When she smiled, Sternholz pulled back, blinking like a surprised turtle. Her smile was so like Yael's that for a moment he seemed to see the mother's face superimposed on the daughter's.

“What was she like?” Sarita asked. “Apart from how she looked—what was she like?”

The waiter's eyes grew hazy with remembrance, and he didn't answer for some time. Then he cleared his throat, hawked once or twice, spat into a handkerchief, and began:

“The first time I laid eyes on Yael was in 1947, after the war but before we kicked the British out. Illegal immigration was at its peak then; practically every night boats came in, to Haifa, Ashdod, Tel Aviv, or the desolate shores of Herzliya, full of refugees from the holding pens of Cyprus. The British knew what was going on, of course. Oh, they tried to stop it, and once in a while they got lucky, intercepted a boat and sent the poor wretches back; but the coastline is long, the captains were experienced, and most of the time the ships got through.

“In fact, so many boats got through that people were beginning to believe that the English were purposely turning a blind eye, but it wasn't true. The British commander of the Tel Aviv region at that time was a mean-hearted spit-and-polish type with the manners of a lord and the soul of a Nazi—Colonel Andrew Dinnis was his name.
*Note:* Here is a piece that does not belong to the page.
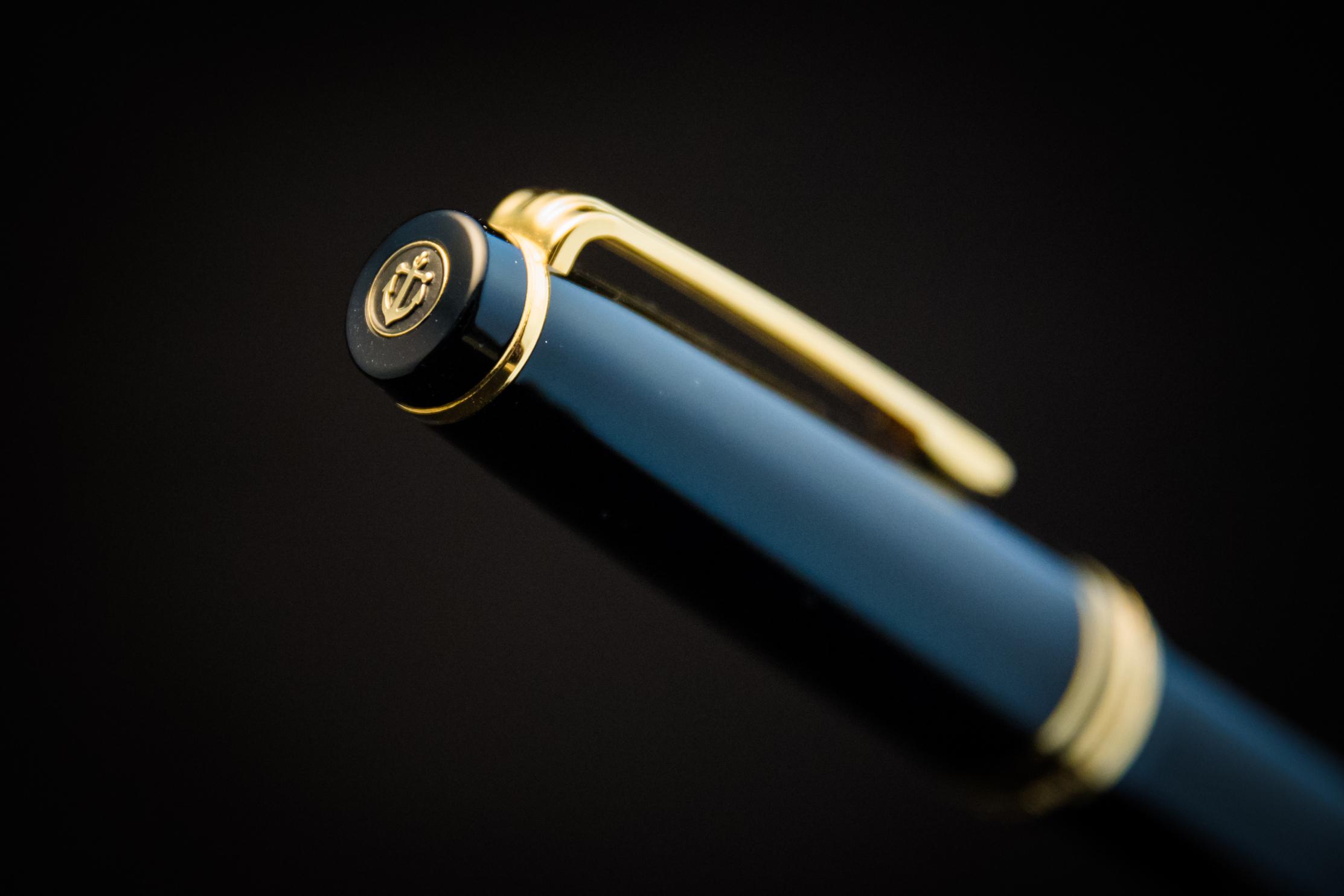 【万年筆】国産最高の万年筆は絶対これ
This Dinnis was an ambitious man who hated the way the ‘Jewish rabble' were making fools of him and his men. He decided to set a trap for the Hagana, especially for the leader of the rescue operation, Yehuda Blume.

“One night word went out through the usual channels (young boys and girls acting as runners, slips of paper inside synagogue prayer books, kiosk message centers, that sort of thing) that a boat would be coming in late at night to Gordon beach. It was risky coming right into the heart of Tel Aviv, but less so on that night than on most others, for it was New Year's Eve, and the British would be celebrating in the barracks. By ten o'clock that night, you couldn't see a single Hagana face on the streets....”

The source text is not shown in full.